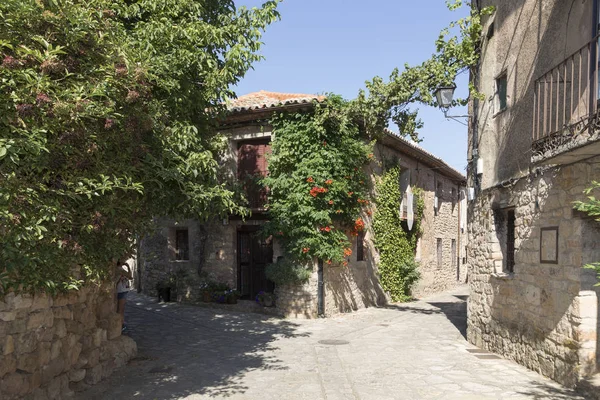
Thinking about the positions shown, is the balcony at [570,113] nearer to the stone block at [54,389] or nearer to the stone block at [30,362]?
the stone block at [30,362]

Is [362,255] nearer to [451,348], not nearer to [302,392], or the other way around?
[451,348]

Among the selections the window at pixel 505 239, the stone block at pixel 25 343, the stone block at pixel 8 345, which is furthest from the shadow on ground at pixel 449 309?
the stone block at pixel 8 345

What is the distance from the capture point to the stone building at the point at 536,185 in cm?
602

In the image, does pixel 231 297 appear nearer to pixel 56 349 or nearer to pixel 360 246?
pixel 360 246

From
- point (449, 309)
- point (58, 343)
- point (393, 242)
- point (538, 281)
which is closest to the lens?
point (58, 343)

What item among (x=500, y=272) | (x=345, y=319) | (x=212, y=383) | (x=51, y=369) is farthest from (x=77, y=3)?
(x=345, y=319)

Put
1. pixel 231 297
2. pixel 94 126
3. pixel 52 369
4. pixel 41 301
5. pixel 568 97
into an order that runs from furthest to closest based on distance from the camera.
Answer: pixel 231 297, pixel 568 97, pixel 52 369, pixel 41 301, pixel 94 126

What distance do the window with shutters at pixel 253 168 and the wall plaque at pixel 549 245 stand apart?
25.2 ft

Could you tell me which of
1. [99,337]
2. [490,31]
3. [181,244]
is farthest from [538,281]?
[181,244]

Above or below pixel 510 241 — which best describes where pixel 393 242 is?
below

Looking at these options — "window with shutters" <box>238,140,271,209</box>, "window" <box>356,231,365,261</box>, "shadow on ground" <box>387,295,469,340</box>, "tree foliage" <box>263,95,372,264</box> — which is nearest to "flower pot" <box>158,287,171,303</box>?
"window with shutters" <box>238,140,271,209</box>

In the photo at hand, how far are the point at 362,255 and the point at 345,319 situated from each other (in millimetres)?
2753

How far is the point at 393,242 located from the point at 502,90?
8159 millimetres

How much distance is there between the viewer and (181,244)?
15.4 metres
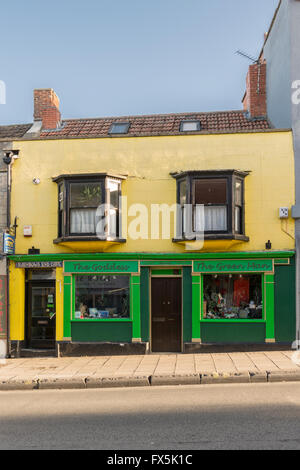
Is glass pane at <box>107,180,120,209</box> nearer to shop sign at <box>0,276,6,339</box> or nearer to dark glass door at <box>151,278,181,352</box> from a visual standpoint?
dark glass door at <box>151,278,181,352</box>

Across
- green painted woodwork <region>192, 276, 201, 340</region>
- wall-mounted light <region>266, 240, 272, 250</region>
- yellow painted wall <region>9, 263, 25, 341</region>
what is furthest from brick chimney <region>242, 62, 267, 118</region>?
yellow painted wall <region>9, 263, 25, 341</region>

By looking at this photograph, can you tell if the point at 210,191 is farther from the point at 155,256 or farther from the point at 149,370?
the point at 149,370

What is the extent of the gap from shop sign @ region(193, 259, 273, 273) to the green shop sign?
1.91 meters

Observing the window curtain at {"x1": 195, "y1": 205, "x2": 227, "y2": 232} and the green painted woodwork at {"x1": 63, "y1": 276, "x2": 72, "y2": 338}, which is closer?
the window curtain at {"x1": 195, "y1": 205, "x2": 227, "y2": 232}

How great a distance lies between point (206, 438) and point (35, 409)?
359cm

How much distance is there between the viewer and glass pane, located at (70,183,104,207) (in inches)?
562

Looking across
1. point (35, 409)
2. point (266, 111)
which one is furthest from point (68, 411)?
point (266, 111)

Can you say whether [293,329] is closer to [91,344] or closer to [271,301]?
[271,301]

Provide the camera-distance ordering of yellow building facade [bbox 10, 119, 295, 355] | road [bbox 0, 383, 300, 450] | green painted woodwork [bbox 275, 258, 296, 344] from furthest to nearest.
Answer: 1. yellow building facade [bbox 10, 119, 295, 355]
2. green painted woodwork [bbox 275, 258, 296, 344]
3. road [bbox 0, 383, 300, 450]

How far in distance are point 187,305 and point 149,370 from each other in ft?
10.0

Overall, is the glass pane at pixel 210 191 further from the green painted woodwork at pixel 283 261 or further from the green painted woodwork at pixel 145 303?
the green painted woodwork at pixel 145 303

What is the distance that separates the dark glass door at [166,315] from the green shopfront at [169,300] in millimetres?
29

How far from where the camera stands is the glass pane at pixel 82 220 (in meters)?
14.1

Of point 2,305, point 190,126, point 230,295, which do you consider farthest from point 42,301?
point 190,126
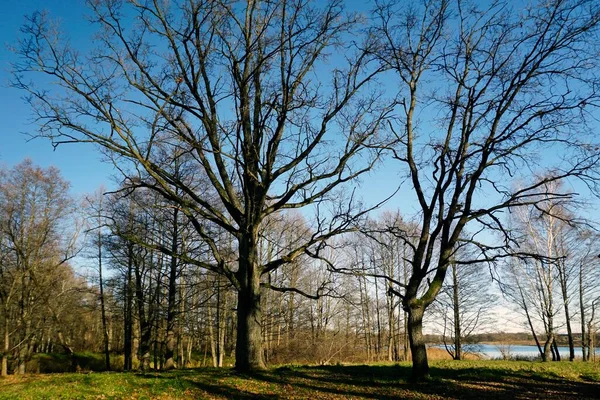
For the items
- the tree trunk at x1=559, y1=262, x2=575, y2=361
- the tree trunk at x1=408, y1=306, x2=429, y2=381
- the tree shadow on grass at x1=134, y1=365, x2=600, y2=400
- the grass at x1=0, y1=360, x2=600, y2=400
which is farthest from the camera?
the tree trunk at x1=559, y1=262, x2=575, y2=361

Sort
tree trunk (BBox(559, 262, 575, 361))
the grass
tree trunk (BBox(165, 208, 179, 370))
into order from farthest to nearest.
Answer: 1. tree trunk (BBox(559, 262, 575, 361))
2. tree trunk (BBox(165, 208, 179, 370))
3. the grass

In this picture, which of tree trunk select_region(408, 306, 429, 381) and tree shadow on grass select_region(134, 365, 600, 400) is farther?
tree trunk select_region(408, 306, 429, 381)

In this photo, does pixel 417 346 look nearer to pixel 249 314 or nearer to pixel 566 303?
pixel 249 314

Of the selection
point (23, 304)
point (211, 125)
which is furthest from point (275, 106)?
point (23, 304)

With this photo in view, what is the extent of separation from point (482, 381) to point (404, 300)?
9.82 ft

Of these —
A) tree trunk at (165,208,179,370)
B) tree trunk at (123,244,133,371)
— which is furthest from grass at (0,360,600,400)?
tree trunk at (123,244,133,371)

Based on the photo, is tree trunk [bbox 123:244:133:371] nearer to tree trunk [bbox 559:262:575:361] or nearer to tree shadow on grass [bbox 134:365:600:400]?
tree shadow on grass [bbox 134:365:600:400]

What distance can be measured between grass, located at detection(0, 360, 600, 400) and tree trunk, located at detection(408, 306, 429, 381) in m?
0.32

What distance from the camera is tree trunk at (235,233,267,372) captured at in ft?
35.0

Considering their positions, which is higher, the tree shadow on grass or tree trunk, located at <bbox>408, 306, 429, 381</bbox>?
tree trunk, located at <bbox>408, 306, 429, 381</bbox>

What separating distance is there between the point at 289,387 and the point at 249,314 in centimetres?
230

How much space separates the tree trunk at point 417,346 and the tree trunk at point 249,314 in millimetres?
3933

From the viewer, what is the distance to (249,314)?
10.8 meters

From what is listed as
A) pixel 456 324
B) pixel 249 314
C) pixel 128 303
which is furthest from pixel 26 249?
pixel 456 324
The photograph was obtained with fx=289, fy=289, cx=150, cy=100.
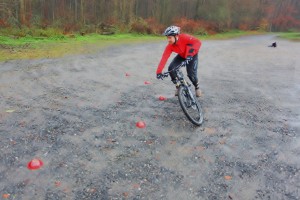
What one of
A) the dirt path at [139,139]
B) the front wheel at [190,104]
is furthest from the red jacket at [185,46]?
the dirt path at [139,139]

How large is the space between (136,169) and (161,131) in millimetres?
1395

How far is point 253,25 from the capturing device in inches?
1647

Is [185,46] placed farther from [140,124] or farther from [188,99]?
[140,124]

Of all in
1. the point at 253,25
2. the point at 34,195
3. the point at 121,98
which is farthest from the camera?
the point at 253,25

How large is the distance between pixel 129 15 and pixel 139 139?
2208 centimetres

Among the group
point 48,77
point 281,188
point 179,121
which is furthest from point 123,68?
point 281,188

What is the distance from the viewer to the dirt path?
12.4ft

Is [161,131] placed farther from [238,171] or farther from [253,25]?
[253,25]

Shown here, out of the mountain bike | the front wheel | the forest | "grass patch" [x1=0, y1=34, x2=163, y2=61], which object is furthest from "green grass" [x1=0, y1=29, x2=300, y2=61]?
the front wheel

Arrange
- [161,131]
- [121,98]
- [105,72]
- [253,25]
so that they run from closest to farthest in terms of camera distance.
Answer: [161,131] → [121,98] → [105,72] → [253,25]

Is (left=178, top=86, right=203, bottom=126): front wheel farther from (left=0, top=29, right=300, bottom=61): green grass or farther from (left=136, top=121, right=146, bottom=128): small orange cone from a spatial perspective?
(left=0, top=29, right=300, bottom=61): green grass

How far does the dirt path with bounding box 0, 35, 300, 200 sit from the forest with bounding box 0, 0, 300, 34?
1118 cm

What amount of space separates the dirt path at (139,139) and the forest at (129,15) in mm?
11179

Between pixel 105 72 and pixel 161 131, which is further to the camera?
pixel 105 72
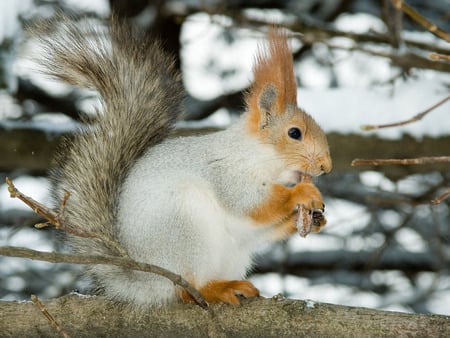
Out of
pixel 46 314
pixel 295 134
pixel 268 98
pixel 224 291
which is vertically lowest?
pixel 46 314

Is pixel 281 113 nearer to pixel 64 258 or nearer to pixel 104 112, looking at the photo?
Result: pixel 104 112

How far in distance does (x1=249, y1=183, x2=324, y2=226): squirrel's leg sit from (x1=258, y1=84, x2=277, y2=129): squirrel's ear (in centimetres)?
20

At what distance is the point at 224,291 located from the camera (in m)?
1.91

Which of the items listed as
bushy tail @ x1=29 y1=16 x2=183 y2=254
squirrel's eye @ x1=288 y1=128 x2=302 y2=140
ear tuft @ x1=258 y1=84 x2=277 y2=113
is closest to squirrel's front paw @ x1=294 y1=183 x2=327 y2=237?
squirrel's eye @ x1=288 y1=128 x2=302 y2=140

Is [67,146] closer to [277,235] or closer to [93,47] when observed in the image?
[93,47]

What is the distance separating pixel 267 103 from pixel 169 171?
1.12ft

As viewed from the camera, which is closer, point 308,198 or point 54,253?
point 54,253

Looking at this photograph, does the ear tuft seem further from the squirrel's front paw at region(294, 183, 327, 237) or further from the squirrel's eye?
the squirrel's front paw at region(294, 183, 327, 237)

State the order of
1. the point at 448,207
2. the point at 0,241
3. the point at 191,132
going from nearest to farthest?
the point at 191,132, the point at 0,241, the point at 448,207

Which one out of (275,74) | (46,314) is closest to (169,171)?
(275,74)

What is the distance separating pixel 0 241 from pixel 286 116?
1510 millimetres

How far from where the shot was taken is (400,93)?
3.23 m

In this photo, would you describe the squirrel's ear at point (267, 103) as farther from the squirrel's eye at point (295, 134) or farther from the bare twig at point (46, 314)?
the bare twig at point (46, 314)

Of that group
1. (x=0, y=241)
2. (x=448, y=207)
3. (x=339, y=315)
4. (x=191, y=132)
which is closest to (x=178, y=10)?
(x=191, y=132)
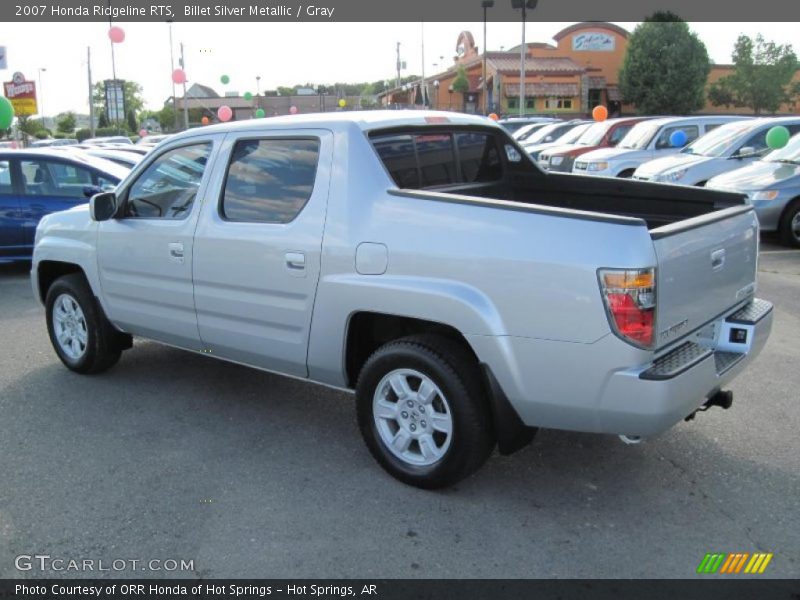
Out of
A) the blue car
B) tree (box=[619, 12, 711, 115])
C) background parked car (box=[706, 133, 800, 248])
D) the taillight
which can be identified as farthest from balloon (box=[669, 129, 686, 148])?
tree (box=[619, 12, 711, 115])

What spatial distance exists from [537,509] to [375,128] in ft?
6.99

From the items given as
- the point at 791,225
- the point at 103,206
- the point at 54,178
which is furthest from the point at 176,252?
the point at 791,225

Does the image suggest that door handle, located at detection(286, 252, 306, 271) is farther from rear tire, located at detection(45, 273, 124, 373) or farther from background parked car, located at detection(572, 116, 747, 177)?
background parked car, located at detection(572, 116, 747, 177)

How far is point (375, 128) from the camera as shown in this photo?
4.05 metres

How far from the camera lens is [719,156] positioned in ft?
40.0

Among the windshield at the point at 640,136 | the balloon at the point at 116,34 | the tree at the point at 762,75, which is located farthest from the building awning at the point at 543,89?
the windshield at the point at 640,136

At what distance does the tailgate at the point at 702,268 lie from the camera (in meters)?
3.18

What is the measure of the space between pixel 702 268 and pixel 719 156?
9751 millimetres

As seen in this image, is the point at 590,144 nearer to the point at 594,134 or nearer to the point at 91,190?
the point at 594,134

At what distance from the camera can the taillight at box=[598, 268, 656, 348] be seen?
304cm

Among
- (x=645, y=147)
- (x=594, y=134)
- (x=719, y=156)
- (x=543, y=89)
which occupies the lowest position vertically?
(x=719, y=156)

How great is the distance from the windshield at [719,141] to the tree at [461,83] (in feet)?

:::

WHAT THE TASK REQUIRES: Can you convert the lines above, from the line containing "Does the image" up to and including the line containing "4.05 metres", into a Markdown table with a Row column numbering each one and a Text column holding the line, leaving out blank lines?

SOLUTION:
| Row | Text |
|---|---|
| 1 | Does the image suggest that door handle, located at detection(286, 252, 306, 271) is farther from rear tire, located at detection(45, 273, 124, 373) or farther from background parked car, located at detection(572, 116, 747, 177)? |
| 2 | background parked car, located at detection(572, 116, 747, 177) |
| 3 | How far is point (375, 128) from the camera as shown in this photo? |
| 4 | 4.05 metres |